You can see that our diagnostic message accepts two parameters: the class name and the number of methods for the class. These parameters are encoded with the ‘%0’ and ‘%1’ placeholders, the actual values for these parameters are passed in Line 25, where the diagnostic message is constructed using the DiagBuild object. This object is an instance of the clang::DiagnosticBuilder class, which implements the RAII pattern (Resource Acquisition is Initialization). It emits the actual diagnostics upon its destruction.

(Note: The RAII principle is a common idiom used to manage resource lifetimes by tying them to the lifetime of an object. When an object goes out of scope, its destructor is automatically called, ensuring that the resources are freed)

Now, ClassVisitor is going to be created within an AST consumer class.

AST consumer class

The AST consumer class is implemented in ‘ClassConsumer.hpp’ and represents the standard AST consumer:

#include <clang/AST/ASTConsumer.h>
#include <ClassVisitor.hpp>

namespace clangbook {
namespace classchecker {
class ClassConsumer : public clang::ASTConsumer {
public:
  explicit ClassConsumer(clang::ASTContext *Context, int Threshold)
      : Visitor(Context, Threshold) {}

  virtual void HandleTranslationUnit(clang::ASTContext &Context) {
    Visitor.TraverseDecl(Context.getTranslationUnitDecl());
  }

private:
  ClassVisitor Visitor;
};
} // namespace classchecker
} // namespace clangbook

The code above initializes ‘Visitor’, then utilizes The ‘Visitor’ class to traverse the declarations starting with the top one (translation unit declaration).
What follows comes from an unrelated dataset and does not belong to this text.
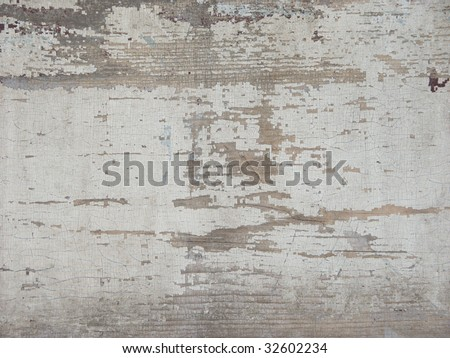 Detail of a vintage door with flaking white paint - stock photo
The consumer must be created from a special AST action class.

AST action Class

The code for the AST action is implemented in ClassAction.hpp:

#include "ClassConsumer.hpp"
#include "clang/Frontend/CompilerInstance.h"
#include "clang/Frontend/FrontendAction.h"

namespace clangbook {
namespace classchecker {
class ClassAction : public clang::PluginASTAction {
protected:
  std::unique_ptr<clang::ASTConsumer>
  CreateASTConsumer(clang::CompilerInstance &CI, llvm::StringRef) {
    return std::make_unique<ClassConsumer>(&CI.getASTContext(),
                                           MethodCountThreshold);
  }

  bool ParseArgs(const clang::CompilerInstance &CI,
                 const std::vector<std::string> &args) {
    for (const auto &arg : args) {
      if (arg.substr(0, 9) == "threshold") {
        auto valueStr = arg.substr(10); // Get the substring after "threshold="
        MethodCountThreshold = std::stoi(valueStr);
        return true;
      }
    }
    return true;
  }
  ActionType getActionType() { return AddAfterMainAction; }

private:
  int MethodCountThreshold = 5; // default value
};
} // namespace classchecker
} // namespace clangbook

We notice a few things:

We inherit our ‘ClassAction’ from ‘clang::PluginASTAction’
We instantiate ‘ClassConsumer’ and utilize ‘MethodCountThreshold’, which is derived from an optional plugin argument
We process the optional ’threshold’ argument for our plugin

We are almost done and ready to initialize our plugin!

Plugin Code:

This is going to be our ClassChecker.cpp:

#include "clang/Frontend/FrontendPluginRegistry.h"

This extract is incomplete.